Se la pace diventa motivo di scontri

È fisiologico che i partiti italiani abbiano posizioni diverse su come venire a capo del conflitto russo-ucraino. Ma al netto di alcune dichiarazioni recenti pro Putin di Silvio Berlusconi, poi corrette, e posizioni passate filo Cremlino di Matteo Salvini, in Parlamento non siedono forze dichiaratamente a favore di Mosca. Il discrimine è sull’invio di armi a Kiev e sulle sanzioni alla Russia.

### Lavoro richiesto
**1.** Trascrivi senza modifiche il passo del testo di lettura da "È fisiologico che" a "sanzioni alla Russia.".
**2.** Secondo il testo di lettura, su quali due punti si divide la posizione dei partiti?
I dati riportati più avanti non servono allo svolgimento.

### Dati forniti
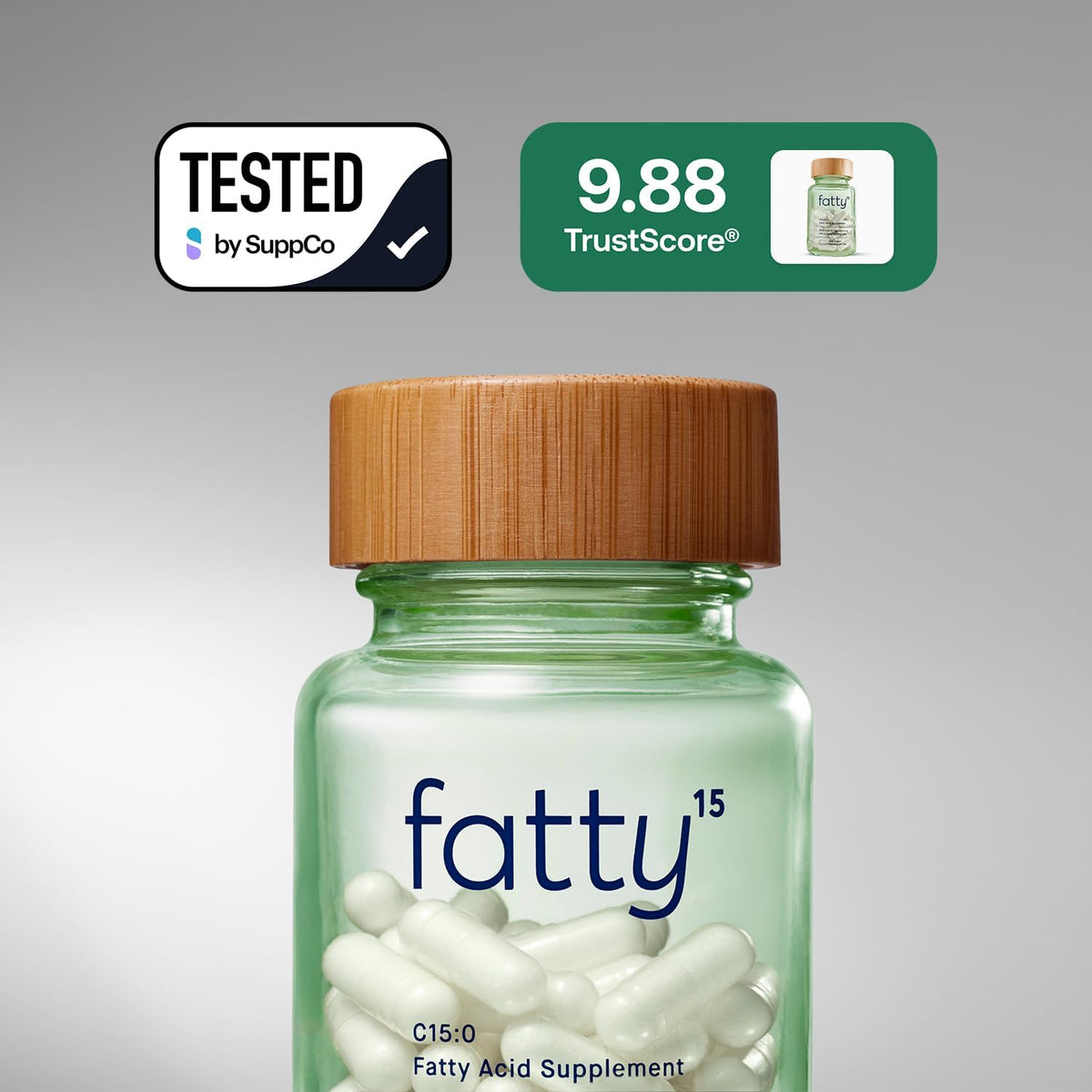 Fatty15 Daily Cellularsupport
...
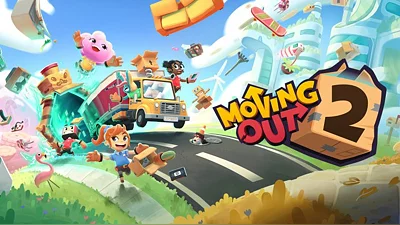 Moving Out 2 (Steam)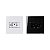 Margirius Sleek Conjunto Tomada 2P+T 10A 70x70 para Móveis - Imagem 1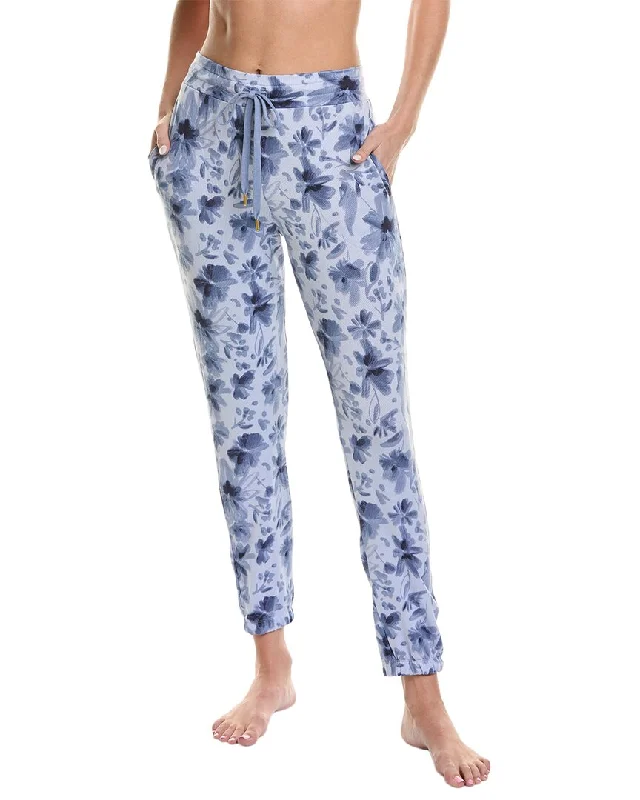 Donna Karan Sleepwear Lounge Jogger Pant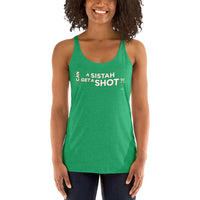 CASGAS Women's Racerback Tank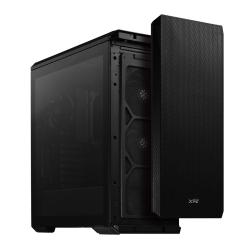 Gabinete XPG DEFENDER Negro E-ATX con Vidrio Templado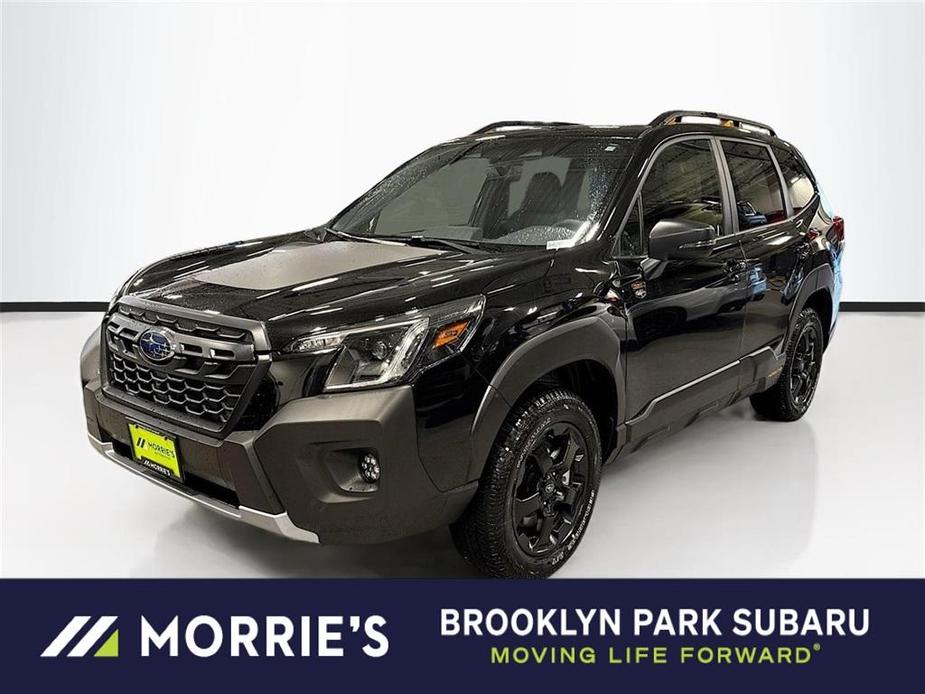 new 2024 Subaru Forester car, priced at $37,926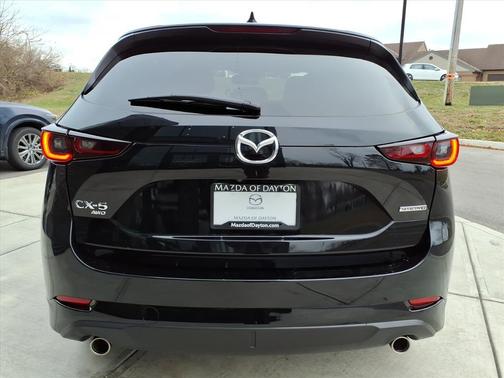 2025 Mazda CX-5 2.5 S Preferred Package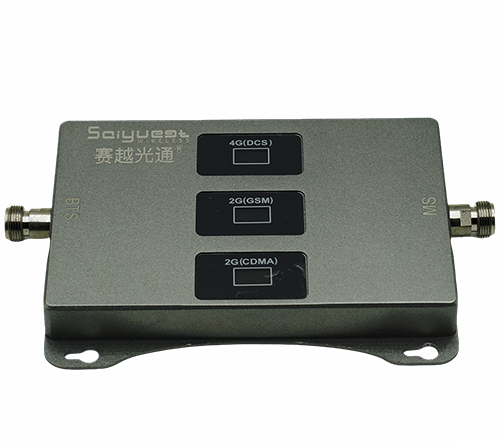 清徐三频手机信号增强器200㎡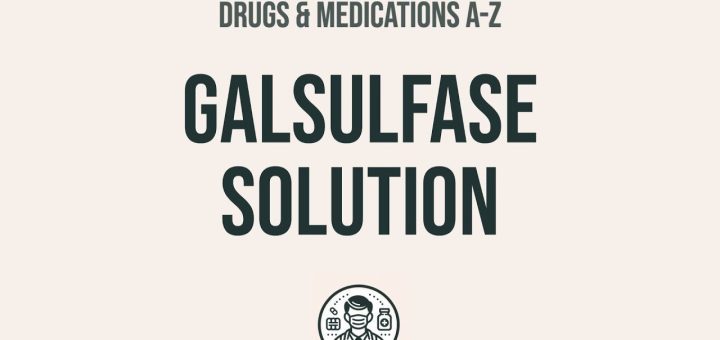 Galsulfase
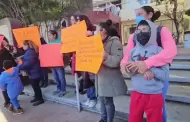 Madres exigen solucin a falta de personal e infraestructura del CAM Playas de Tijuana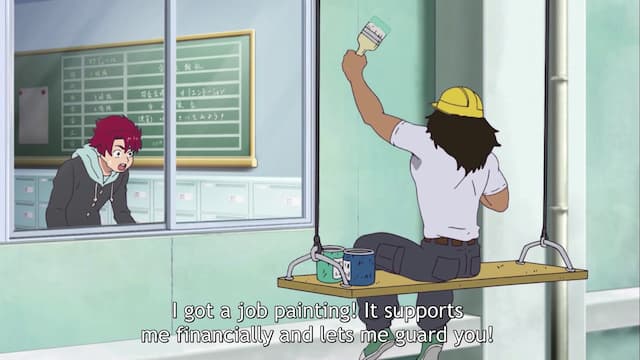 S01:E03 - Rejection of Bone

### Risposte ai compiti
**1.**
È fisiologico che i partiti italiani abbiano posizioni diverse su come venire a capo del conflitto russo-ucraino. Ma al netto di alcune dichiarazioni recenti pro Putin di Silvio Berlusconi, poi corrette, e posizioni passate filo Cremlino di Matteo Salvini, in Parlamento non siedono forze dichiaratamente a favore di Mosca. Il discrimine è sull’invio di armi a Kiev e sulle sanzioni alla Russia.

**2.** Sull'invio di armi a Kiev e sulle sanzioni alla Russia.